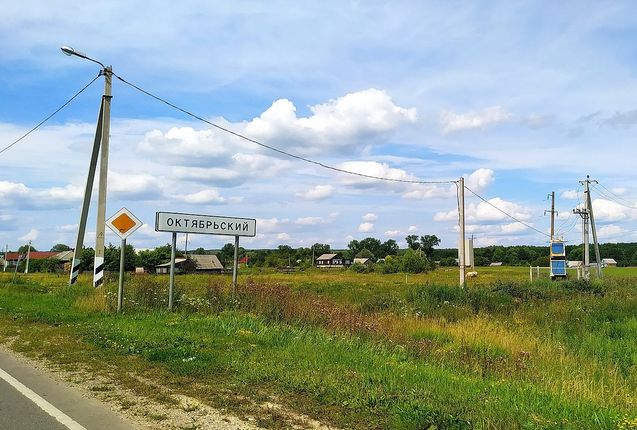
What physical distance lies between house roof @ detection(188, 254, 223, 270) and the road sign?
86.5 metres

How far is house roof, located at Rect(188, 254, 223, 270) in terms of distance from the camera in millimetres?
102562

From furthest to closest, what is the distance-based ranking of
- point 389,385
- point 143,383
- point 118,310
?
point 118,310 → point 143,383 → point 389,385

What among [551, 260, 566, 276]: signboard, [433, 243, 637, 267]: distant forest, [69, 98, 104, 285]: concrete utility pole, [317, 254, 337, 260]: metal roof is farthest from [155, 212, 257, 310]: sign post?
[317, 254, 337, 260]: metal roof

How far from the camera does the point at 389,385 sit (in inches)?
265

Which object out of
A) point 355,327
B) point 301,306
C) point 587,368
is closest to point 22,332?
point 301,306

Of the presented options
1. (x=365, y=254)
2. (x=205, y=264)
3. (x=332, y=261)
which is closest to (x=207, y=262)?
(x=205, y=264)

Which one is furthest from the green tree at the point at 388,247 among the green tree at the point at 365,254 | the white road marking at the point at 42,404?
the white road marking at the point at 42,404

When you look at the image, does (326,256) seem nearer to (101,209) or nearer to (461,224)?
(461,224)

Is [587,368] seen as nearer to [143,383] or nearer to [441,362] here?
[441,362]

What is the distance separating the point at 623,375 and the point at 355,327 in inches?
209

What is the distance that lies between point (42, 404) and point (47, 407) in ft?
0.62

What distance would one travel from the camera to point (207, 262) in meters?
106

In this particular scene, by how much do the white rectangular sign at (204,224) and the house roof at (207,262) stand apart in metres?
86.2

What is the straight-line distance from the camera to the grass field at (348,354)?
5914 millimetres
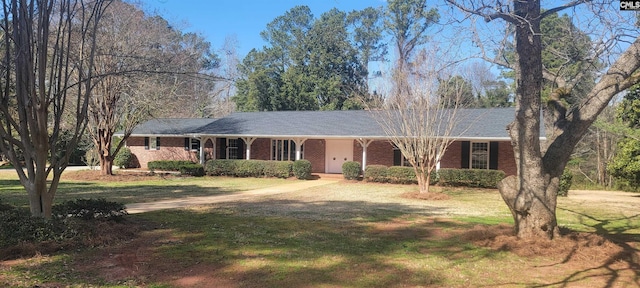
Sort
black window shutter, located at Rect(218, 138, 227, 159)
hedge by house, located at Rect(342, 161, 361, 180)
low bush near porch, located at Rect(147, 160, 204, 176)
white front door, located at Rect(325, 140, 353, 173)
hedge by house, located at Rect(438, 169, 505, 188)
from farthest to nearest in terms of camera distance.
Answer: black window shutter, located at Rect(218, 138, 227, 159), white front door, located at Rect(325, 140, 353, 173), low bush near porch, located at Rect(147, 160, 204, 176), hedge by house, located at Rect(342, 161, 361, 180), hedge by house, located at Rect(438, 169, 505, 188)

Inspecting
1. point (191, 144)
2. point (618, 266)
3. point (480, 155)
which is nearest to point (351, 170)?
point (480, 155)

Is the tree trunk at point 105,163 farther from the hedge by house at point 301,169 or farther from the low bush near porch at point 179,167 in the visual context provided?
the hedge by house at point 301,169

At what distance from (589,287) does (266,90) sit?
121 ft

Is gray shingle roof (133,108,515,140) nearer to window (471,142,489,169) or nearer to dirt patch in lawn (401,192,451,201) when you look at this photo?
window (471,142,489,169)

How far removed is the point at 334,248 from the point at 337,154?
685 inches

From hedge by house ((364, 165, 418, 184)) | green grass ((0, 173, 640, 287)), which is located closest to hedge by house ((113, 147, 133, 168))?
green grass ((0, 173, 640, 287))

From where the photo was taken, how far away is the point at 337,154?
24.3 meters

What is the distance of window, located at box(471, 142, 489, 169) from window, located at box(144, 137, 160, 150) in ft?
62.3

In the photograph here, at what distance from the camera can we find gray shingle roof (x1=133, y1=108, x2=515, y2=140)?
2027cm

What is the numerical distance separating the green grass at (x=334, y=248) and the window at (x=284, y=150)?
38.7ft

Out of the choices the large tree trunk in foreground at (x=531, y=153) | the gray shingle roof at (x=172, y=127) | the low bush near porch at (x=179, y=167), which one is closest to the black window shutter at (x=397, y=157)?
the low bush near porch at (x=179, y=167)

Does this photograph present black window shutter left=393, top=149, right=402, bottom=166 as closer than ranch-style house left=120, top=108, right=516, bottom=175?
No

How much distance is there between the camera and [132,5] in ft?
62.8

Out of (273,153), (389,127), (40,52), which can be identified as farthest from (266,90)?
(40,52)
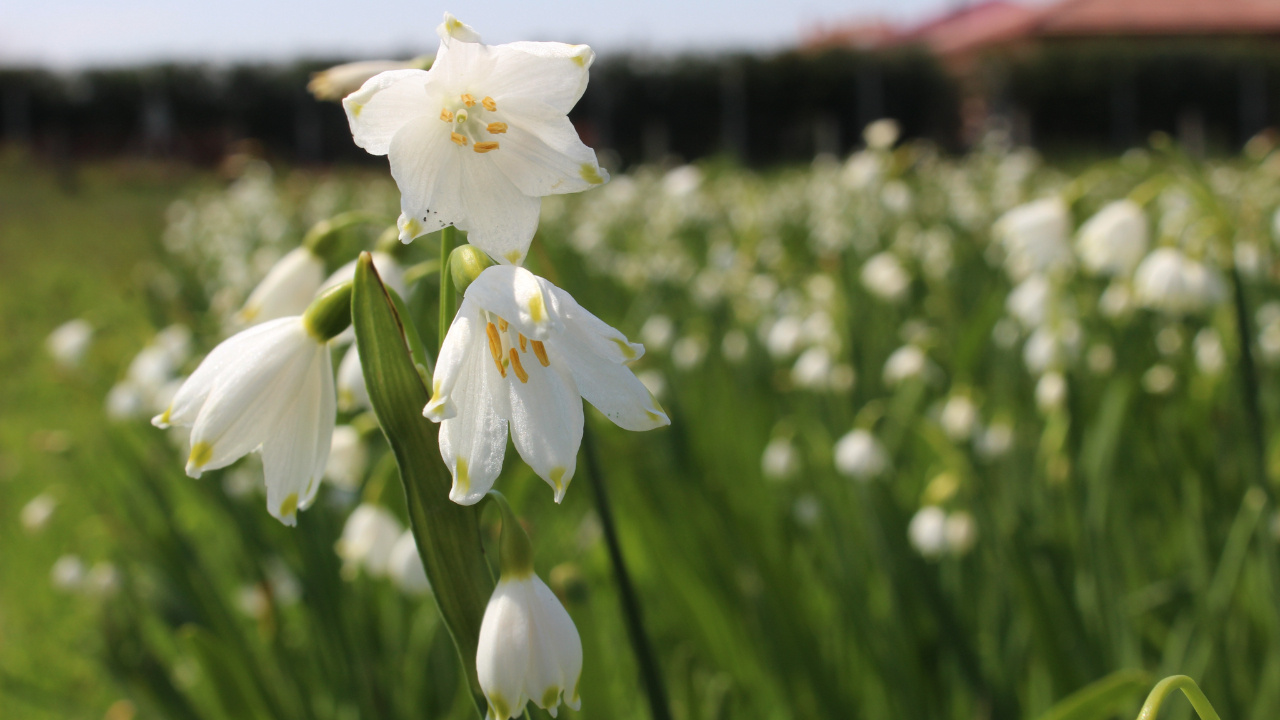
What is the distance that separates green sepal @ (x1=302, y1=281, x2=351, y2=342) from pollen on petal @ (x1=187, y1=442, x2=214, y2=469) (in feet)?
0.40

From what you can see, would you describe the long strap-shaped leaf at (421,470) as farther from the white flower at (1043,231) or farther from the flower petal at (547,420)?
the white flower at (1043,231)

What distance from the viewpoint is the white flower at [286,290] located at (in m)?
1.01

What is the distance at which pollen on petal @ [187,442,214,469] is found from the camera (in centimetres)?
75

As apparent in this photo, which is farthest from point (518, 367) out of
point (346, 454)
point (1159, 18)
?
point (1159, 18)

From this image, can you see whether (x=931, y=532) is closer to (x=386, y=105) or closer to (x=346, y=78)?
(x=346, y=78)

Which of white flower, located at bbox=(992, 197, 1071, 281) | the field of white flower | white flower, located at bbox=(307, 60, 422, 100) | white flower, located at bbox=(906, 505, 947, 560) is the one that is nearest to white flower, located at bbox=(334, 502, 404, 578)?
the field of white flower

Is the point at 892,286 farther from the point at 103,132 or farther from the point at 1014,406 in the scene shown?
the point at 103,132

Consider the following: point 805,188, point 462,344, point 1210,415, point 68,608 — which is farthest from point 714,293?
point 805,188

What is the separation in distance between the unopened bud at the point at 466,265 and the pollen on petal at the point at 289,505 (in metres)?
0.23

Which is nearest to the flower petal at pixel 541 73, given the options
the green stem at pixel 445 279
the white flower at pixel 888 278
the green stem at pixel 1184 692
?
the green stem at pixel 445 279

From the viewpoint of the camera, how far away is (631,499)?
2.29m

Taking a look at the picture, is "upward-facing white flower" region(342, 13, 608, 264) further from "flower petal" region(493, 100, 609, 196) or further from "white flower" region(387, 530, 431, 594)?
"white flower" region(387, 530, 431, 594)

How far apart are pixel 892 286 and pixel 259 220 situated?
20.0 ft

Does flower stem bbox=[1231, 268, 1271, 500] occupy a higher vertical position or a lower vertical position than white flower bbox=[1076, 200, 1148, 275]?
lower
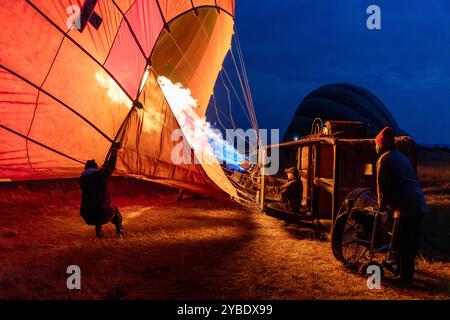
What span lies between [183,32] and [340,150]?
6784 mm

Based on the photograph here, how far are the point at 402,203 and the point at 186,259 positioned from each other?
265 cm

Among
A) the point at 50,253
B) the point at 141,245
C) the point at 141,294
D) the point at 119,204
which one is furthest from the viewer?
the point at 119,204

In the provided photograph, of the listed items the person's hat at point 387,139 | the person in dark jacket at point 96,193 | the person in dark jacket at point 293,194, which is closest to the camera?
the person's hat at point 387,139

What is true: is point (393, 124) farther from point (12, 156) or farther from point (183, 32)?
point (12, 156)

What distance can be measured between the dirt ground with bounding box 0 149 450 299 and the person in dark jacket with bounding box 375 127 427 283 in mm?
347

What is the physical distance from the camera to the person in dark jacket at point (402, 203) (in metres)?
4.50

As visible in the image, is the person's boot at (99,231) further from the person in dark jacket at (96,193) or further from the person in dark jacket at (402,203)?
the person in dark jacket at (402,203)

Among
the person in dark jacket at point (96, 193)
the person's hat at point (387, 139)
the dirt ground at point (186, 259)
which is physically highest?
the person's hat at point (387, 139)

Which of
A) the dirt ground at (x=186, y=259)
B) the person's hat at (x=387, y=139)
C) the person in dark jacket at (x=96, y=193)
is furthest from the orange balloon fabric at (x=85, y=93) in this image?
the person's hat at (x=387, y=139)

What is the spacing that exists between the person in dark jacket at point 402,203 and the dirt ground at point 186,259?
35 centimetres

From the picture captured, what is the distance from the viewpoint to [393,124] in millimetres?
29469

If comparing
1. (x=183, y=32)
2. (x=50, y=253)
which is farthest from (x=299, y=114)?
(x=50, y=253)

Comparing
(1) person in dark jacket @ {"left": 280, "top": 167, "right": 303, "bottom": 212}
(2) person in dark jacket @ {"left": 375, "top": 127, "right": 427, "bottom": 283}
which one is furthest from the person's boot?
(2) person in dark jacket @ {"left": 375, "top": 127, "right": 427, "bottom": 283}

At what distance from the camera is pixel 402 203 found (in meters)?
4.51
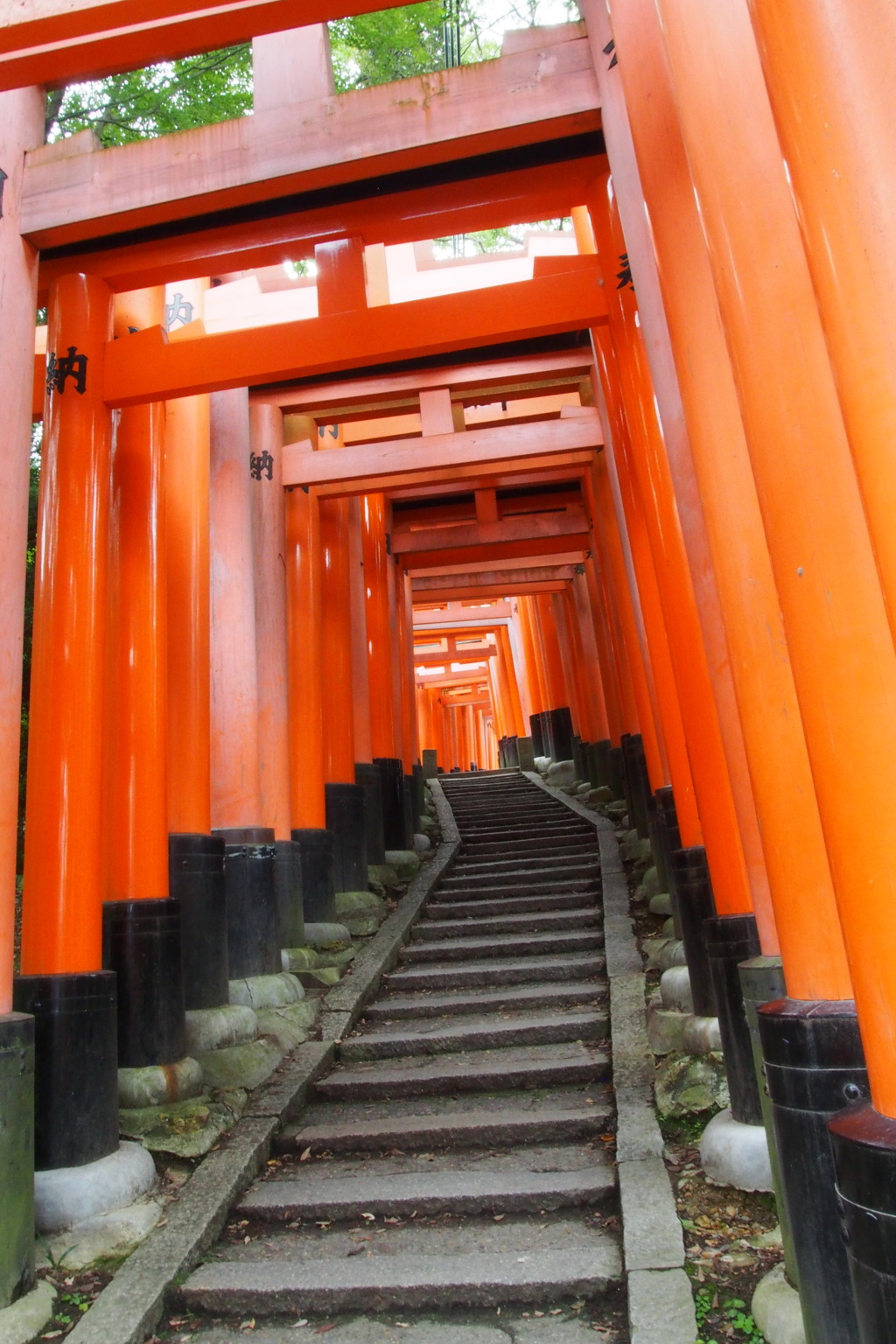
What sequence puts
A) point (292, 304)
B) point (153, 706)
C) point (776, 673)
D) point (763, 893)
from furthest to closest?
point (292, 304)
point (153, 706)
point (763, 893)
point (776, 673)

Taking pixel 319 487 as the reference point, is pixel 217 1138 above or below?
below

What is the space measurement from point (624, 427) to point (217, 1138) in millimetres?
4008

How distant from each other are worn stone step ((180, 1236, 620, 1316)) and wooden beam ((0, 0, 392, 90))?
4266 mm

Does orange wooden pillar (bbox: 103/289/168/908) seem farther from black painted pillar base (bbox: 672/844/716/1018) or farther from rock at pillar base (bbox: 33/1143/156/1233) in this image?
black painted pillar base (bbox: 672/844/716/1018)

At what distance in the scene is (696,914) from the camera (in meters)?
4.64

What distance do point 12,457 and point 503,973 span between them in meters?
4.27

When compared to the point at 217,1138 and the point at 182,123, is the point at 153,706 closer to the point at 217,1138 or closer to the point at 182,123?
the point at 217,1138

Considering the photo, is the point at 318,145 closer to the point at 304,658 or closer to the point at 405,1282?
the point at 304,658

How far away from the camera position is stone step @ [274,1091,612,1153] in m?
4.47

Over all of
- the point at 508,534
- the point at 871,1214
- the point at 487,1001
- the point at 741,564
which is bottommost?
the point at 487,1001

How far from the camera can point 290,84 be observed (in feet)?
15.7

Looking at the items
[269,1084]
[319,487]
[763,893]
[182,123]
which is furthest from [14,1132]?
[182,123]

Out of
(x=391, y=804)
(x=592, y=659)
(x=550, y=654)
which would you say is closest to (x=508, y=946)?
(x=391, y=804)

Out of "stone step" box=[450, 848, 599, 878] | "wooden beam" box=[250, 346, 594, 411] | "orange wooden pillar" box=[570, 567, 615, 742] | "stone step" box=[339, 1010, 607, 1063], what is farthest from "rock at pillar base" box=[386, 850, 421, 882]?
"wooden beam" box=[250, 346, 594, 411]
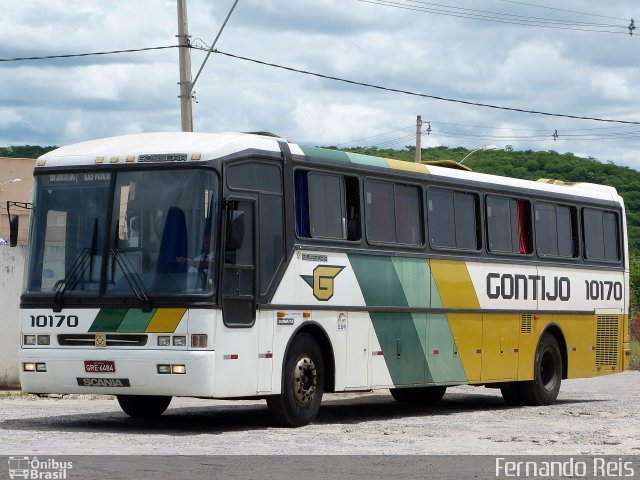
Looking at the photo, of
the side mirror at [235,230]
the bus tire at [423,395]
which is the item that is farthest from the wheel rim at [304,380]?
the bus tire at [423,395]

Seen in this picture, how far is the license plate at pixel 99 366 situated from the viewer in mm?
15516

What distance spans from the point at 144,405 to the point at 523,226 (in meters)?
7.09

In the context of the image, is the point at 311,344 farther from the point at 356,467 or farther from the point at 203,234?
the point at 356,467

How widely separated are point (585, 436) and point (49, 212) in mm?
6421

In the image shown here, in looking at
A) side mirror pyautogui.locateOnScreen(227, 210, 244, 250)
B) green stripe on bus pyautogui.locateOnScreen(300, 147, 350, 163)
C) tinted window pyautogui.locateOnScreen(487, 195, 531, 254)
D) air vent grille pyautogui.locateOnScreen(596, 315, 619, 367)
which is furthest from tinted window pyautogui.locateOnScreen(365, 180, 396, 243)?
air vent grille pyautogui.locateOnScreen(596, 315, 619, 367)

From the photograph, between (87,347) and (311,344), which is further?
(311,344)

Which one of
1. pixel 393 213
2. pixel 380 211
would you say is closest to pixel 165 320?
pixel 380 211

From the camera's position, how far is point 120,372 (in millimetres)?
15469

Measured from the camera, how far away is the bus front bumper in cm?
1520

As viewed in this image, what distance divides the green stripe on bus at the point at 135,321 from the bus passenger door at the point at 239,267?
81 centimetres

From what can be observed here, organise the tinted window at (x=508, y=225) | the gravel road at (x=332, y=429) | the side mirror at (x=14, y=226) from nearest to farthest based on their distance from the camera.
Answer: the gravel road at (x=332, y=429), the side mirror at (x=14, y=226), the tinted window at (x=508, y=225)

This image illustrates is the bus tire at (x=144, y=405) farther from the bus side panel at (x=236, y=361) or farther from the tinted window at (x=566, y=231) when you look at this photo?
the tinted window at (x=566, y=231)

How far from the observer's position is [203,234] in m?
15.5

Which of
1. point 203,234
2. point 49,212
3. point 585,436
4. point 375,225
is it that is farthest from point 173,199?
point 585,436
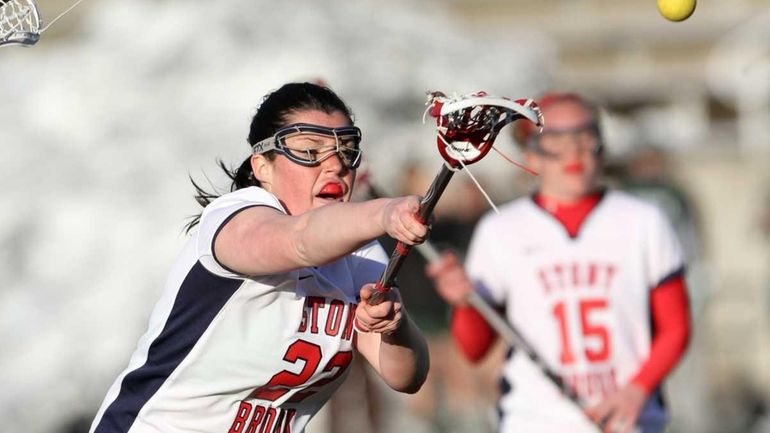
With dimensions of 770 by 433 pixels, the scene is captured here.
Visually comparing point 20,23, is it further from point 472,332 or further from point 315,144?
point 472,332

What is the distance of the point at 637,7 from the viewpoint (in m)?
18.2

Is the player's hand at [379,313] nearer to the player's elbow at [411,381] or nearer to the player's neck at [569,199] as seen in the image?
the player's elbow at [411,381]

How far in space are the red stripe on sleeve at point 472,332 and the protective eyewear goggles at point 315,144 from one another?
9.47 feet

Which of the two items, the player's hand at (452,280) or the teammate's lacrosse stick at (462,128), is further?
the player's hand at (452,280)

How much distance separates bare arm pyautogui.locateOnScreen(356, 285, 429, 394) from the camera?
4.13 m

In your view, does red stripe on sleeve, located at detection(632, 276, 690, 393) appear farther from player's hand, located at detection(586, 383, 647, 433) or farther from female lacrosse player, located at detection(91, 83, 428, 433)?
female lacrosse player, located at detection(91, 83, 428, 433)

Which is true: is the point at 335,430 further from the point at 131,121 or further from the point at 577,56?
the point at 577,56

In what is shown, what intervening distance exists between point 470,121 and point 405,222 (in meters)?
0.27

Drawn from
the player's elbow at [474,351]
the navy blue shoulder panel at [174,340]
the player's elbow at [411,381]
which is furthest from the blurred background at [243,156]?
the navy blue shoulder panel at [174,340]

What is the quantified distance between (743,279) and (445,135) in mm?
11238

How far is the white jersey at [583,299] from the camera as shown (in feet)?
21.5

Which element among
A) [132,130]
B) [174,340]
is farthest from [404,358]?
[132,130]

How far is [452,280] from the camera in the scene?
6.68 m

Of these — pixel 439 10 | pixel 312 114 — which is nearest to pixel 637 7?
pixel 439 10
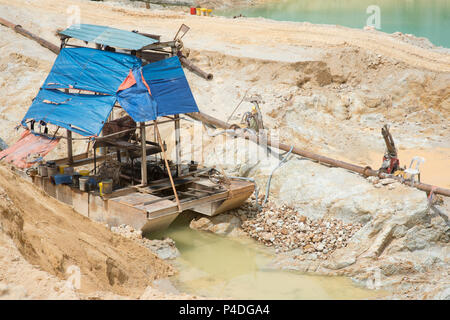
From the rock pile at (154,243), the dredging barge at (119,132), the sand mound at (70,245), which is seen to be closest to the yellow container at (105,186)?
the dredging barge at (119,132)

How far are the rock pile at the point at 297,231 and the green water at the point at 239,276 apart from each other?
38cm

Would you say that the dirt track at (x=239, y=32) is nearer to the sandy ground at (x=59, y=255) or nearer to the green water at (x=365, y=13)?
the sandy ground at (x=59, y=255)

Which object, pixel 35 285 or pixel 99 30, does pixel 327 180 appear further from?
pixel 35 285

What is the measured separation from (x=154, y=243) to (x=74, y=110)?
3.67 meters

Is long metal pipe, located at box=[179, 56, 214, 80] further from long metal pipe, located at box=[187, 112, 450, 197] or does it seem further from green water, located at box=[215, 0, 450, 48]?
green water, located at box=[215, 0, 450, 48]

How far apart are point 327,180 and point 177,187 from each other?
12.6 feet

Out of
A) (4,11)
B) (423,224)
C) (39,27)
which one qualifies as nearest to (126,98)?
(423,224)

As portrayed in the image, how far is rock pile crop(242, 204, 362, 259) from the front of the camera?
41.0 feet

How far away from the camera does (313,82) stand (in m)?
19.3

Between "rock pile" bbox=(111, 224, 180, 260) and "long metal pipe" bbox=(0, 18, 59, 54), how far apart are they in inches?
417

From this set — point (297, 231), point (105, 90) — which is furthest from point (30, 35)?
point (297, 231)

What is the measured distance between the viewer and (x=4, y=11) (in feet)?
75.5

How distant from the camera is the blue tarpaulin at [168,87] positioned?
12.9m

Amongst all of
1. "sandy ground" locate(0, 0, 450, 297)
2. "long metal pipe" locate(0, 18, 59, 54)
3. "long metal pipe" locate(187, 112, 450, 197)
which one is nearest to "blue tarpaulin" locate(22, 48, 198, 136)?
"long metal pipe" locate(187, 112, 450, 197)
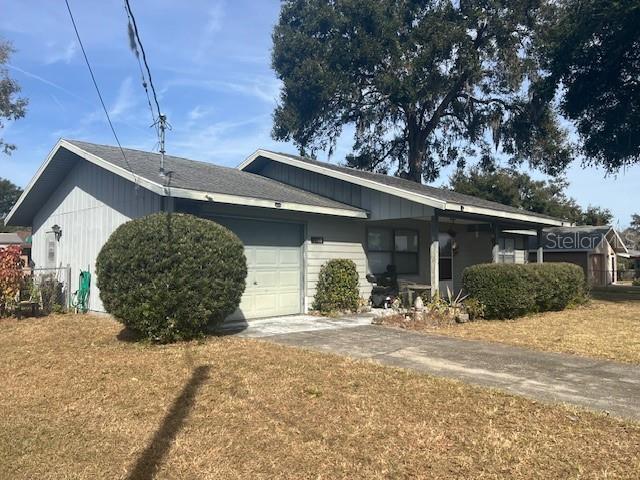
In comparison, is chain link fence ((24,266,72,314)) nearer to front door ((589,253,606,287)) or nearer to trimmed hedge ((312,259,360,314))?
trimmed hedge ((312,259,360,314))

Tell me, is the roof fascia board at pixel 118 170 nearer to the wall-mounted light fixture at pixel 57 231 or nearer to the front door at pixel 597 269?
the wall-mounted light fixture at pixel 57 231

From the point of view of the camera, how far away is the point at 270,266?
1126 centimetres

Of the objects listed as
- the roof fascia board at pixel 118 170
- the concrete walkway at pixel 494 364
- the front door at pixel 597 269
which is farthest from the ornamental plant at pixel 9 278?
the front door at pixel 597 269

□ □ □ □ □

DESCRIPTION OF THE TASK: Take the line that contains "As portrayed in" and all lines after it to the end of the material above, and copy them verbatim without any images.

TASK OUTPUT:
As portrayed in the image, how far is rock pile crop(242, 204, 362, 259) from the front of the camera?
41.0 feet

How far away from the camera does (313,82) stand (in m)?
19.3

Between "rock pile" bbox=(111, 224, 180, 260) and "long metal pipe" bbox=(0, 18, 59, 54), how far apart are they in inches?
417

From this set — point (297, 231), point (105, 90) — which is furthest from point (30, 35)?
point (297, 231)

What is the measured distance between the viewer and (x=4, y=11) (in feet)?
75.5

How distant from the camera is the blue tarpaulin at [168,87] positioned?
12.9m

Amongst all of
1. "sandy ground" locate(0, 0, 450, 297)
2. "long metal pipe" locate(0, 18, 59, 54)
3. "long metal pipe" locate(187, 112, 450, 197)
which one is nearest to "blue tarpaulin" locate(22, 48, 198, 136)?
"long metal pipe" locate(187, 112, 450, 197)
In comparison, is chain link fence ((24,266,72,314)) nearer to front door ((589,253,606,287)) or nearer to trimmed hedge ((312,259,360,314))?
trimmed hedge ((312,259,360,314))

Tell me, is the roof fascia board at pixel 118 170 nearer to the wall-mounted light fixture at pixel 57 231 or nearer to the front door at pixel 597 269?
the wall-mounted light fixture at pixel 57 231

From the point of view of the camera, how far away is the point at 270,266?
1126 centimetres

Of the objects listed as
- the roof fascia board at pixel 118 170
- the concrete walkway at pixel 494 364
- the front door at pixel 597 269
which is farthest from the ornamental plant at pixel 9 278?
the front door at pixel 597 269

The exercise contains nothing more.